この状況への対処は大きく3つに分かれます。
- Microsoft 365版のAccessに切り替える(サブスクリプション型。Windows 10上でも2028年10月10日までセキュリティ更新が提供される)
- Access 2024(Office LTSC 2024)に買い替える(2029年10月9日まで。ただし延長プログラムなし)
- Access自体からの移行を検討する(kintone、Power Apps、Webシステムなど)
Microsoft 365版への切り替えは、OSをWindows 10のまま維持する場合でも選べます。ただし、Windows 10上のMicrosoft 365 Appsは機能更新がバージョン2608で止まり、Windows 10固有の不具合はサポート窓口でWindows 11への移行を案内される扱いになっています。
OSとAccessの両方の期限をあわせて考えたい場合は、Windows 10サポート終了後もAccessを使い続けるとどうなるかも参照してください。組み合わせごとの期限と判断の目安を整理しています。
作った担当者がすでにいないなど、更新の当てがないまま期限が近づいている場合は、まず無料の解析可否チェックで、今のファイルが解析できる状態かどうかを確かめておくと、次の手を考えやすくなります。
よくある質問
Q. Windows 10のESUに入れば、Access 2021も一緒に延命できますか。

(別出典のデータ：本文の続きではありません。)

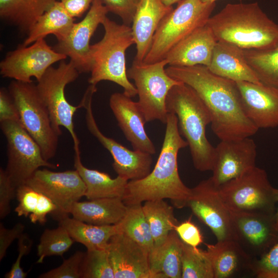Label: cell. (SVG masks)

いいえ。個人向けESUはWindows 10(OS)のセキュリティ修正を2026年10月13日まで届けるプログラムで、Access 2021のサポート期間を延ばすものではありません。Access 2021のサポートも同じ2026年10月13日に終了し、延長プログラムもないため、OSが守られていてもAccess本体への修正は届かなくなります。
Q. 企業向けESUに加入すれば、2028年まで安全に使えますか。
OSのセキュリティ修正をサポート終了から最長3年間受けられますが、Access 2021は2026年10月13日で先に切れます。企業向けESUでOSを延ばしても、Access 2021の脆弱性には修正が届かない期間が生じます。

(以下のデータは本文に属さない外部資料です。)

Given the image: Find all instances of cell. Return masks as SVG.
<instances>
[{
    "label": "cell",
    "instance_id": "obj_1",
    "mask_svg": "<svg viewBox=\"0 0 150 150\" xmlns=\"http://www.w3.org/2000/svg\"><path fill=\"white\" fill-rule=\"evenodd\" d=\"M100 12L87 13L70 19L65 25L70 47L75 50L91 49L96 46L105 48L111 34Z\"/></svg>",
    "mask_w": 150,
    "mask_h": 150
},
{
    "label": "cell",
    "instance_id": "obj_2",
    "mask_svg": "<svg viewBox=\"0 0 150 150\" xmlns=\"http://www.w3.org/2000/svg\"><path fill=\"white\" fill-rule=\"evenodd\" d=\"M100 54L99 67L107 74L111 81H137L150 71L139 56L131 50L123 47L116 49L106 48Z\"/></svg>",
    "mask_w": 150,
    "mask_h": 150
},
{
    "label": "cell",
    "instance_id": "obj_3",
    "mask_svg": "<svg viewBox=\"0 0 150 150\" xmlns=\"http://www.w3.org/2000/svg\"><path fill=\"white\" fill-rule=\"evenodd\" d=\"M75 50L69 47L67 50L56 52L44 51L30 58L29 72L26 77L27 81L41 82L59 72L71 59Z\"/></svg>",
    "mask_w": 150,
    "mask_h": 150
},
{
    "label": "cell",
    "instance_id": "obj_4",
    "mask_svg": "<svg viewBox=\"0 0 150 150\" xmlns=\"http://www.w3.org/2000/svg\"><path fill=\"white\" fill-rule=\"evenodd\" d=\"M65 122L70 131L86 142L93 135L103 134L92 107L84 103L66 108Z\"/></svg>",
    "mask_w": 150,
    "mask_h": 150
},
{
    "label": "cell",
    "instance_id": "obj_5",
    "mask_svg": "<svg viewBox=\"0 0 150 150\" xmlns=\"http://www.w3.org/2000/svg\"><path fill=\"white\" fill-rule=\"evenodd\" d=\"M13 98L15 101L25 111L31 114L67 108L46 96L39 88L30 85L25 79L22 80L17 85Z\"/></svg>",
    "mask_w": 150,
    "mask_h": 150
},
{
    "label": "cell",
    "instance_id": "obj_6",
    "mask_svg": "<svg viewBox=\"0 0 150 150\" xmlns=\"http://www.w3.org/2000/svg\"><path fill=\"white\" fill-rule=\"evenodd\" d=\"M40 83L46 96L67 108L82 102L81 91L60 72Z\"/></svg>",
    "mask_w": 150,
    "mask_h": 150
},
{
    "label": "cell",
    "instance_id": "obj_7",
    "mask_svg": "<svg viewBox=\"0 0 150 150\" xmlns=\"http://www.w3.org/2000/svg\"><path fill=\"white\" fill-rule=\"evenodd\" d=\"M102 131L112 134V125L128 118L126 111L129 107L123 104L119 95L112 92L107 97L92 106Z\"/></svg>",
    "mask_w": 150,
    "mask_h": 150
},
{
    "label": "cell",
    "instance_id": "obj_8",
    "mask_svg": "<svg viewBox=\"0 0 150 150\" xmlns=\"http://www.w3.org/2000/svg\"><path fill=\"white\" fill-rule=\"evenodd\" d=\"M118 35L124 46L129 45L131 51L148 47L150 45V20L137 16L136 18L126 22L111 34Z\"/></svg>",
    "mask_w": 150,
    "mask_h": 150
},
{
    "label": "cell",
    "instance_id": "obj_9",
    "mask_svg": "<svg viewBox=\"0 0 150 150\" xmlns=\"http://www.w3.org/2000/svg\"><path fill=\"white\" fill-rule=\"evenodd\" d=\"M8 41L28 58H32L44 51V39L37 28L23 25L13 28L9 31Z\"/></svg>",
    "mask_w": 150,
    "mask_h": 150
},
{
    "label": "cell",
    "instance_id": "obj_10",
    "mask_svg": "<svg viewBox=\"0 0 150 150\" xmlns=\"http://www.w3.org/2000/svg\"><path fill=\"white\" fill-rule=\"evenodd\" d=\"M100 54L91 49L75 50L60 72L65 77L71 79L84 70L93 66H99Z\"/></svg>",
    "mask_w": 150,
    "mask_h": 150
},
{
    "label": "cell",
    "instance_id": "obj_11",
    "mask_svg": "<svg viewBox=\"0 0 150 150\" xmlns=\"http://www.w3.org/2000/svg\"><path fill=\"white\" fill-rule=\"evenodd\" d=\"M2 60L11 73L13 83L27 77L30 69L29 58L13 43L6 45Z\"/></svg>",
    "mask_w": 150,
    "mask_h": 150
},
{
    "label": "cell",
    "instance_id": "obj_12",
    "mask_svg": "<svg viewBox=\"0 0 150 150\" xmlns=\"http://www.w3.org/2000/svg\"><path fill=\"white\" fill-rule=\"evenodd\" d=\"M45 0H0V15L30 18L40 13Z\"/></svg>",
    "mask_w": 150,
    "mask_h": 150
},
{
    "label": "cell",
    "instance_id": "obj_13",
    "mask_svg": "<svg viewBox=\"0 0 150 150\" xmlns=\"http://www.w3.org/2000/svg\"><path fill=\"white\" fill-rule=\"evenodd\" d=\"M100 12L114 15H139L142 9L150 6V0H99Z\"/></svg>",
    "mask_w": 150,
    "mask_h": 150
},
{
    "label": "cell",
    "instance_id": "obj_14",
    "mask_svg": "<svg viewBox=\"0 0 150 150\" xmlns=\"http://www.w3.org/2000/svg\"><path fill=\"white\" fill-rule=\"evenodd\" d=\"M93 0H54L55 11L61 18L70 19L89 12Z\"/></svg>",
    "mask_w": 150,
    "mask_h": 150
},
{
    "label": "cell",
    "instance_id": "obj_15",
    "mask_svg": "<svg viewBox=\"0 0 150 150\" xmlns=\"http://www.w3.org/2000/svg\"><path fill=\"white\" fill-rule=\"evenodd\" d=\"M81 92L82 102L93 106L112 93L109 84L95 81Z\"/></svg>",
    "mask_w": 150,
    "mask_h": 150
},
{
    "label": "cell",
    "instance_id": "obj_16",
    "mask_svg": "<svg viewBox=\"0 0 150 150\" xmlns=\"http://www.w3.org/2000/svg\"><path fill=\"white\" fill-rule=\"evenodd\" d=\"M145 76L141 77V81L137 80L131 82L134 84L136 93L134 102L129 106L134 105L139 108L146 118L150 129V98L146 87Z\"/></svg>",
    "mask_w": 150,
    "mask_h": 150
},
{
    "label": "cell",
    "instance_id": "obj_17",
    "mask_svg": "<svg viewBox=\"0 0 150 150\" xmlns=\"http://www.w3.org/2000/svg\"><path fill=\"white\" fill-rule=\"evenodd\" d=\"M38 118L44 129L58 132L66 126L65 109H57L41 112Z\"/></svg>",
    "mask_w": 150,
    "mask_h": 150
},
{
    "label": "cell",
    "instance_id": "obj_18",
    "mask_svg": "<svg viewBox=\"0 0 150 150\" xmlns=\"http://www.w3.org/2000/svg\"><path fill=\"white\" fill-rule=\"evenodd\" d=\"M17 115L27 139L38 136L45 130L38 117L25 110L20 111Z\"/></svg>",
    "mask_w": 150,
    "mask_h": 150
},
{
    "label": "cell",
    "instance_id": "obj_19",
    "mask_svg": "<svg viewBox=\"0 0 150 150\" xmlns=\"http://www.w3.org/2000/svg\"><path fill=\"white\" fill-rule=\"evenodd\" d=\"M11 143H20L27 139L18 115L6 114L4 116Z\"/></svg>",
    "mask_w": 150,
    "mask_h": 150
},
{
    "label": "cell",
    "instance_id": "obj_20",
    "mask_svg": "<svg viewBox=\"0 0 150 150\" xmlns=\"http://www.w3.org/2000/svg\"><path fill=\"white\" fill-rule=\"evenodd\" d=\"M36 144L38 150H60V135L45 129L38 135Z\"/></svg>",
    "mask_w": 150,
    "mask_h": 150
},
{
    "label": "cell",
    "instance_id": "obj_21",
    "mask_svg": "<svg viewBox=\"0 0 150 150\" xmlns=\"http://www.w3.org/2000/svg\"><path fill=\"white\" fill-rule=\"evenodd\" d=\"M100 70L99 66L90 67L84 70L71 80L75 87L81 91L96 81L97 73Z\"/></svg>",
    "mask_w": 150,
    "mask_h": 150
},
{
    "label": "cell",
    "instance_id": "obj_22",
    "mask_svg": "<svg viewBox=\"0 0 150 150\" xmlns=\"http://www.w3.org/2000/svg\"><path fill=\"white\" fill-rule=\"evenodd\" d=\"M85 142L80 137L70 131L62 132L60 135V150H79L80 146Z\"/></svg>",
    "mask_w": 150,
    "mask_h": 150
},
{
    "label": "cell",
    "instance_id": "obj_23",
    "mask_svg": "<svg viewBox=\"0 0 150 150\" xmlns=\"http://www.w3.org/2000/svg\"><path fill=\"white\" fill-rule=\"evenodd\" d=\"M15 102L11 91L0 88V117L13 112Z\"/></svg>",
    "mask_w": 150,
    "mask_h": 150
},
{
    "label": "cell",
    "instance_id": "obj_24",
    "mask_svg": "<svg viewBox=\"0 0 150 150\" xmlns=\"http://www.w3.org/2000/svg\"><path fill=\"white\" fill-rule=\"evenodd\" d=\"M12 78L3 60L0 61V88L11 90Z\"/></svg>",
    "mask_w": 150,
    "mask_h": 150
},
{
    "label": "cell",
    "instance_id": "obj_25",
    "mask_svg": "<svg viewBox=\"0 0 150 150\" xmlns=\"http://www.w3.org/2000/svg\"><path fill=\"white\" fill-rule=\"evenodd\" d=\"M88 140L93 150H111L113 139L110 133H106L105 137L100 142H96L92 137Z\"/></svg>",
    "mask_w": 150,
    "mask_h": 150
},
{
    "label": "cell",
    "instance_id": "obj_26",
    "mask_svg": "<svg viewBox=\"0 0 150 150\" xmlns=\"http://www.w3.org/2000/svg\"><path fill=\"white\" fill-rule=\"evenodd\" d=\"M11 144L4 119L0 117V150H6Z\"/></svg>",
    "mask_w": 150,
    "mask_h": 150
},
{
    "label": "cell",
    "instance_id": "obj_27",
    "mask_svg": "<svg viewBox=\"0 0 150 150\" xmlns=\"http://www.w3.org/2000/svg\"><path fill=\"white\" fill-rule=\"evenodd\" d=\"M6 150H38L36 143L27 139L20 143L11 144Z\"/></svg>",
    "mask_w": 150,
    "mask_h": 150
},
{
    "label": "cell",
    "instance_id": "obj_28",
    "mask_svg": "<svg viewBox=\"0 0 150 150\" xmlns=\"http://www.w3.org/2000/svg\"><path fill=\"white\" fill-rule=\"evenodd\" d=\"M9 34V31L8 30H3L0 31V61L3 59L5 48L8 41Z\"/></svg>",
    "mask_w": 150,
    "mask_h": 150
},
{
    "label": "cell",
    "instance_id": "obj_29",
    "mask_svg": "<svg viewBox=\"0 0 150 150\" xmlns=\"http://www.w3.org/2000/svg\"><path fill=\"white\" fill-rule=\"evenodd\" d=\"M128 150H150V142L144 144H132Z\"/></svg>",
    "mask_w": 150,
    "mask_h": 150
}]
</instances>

Q. 個人向けESUに加入できるのはどんなPCですか。
Windows 10バージョン22H2が動いている個人所有のPCが対象です。Active DirectoryやMicrosoft EntraにデバイスがジョインされているPC、MDM(モバイルデバイス管理)で管理されているPCは登録できません。会社が管理しているPCは対象外になることがほとんどです。
Q. Access 2021を使い続けながらOSだけWindows 11に上げれば解決しますか。
Access 2021のサポート終了はOS側の問題ではなくAccess本体の問題です。Windows 11に上げても、Access 2021の期限は2026年10月13日のまま変わりません。OSのアップグレードはWindows 10のサポート切れに対する対処としては有効ですが、Access 2021の延命にはなりません。Access本体の更新(Microsoft 365版またはAccess 2024への切り替え)が必要です。